» Challenge 1
From the CENTC news page below, return the passage starting with "Tuesday, January 18, 2011" and going on through "metal catalyzed reactions.", copied word for word.

» Document section
· · · ·
Monday, January 24, 2011

CENTC Undergraduate Summer Research Program Accepting Applications

Applications are now available for the CENTC Undergraduate Summer Research Program. Undergraduate fellowships are available to conduct research at a choice of CENTC’s 12 locations during the summer of 2011. The program is 10 weeks long, running from June 13, 2011 through August 19, 2011. Fellows will receive a stipend and compensation for travel and housing. For more information and to download an application, visit:
http://depts.washington.edu/centc/education_ur.htm

Tuesday, January 18, 2011

Melanie Sanford named AAAS Fellow

CENTC researcher, Professor Melanie Sanford, has been elected as a Fellow of the American Association for the Advancement of Science (AAAS). AAAS recognizes Fellows for their contributions to science and technology. Prof. Sanford is honored for distinguished contributions to the fields of organic, organometallic, and inorganic chemistry, particularly the development and mechanistic study of new transition metal catalyzed reactions.

Read the full list of elected AAAS Fellows.

For more information about Melanie Sanford and her research, please visit her faculty page and research group website.
· · · ·
» Challenge 2
Output every line of the entries under Records below as a JSON list of strings, one string per line, leaving out blank lines.

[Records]
· · · ·
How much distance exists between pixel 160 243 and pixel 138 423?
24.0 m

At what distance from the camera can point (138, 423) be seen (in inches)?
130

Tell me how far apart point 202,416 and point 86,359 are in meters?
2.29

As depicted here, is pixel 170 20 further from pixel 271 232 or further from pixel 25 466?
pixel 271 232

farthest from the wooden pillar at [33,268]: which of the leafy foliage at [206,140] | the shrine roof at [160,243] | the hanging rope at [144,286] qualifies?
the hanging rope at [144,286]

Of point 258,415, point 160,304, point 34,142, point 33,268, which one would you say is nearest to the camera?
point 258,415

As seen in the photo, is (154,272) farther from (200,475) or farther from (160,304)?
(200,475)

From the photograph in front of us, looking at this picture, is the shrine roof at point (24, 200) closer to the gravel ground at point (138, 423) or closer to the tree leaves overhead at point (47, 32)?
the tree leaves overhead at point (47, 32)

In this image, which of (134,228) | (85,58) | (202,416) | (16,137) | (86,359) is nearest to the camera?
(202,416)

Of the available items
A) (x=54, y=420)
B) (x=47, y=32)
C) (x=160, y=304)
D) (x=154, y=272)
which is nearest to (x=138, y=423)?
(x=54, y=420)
· · · ·
» Full answer 1
Tuesday, January 18, 2011

Melanie Sanford named AAAS Fellow

CENTC researcher, Professor Melanie Sanford, has been elected as a Fellow of the American Association for the Advancement of Science (AAAS). AAAS recognizes Fellows for their contributions to science and technology. Prof. Sanford is honored for distinguished contributions to the fields of organic, organometallic, and inorganic chemistry, particularly the development and mechanistic study of new transition metal catalyzed reactions.

» Full answer 2
[
  "How much distance exists between pixel 160 243 and pixel 138 423?",
  "24.0 m",
  "At what distance from the camera can point (138, 423) be seen (in inches)?",
  "130",
  "Tell me how far apart point 202,416 and point 86,359 are in meters?",
  "2.29",
  "As depicted here, is pixel 170 20 further from pixel 271 232 or further from pixel 25 466?",
  "pixel 271 232",
  "farthest from the wooden pillar at [33,268]: which of the leafy foliage at [206,140] | the shrine roof at [160,243] | the hanging rope at [144,286] qualifies?",
  "the hanging rope at [144,286]",
  "Of point 258,415, point 160,304, point 34,142, point 33,268, which one would you say is nearest to the camera?",
  "point 258,415",
  "As seen in the photo, is (154,272) farther from (200,475) or farther from (160,304)?",
  "(200,475)",
  "From the photograph in front of us, looking at this picture, is the shrine roof at point (24, 200) closer to the gravel ground at point (138, 423) or closer to the tree leaves overhead at point (47, 32)?",
  "the tree leaves overhead at point (47, 32)",
  "In this image, which of (134,228) | (85,58) | (202,416) | (16,137) | (86,359) is nearest to the camera?",
  "(202,416)",
  "Of the available items",
  "A) (x=54, y=420)",
  "B) (x=47, y=32)",
  "C) (x=160, y=304)",
  "D) (x=154, y=272)",
  "which is nearest to (x=138, y=423)?",
  "(x=54, y=420)"
]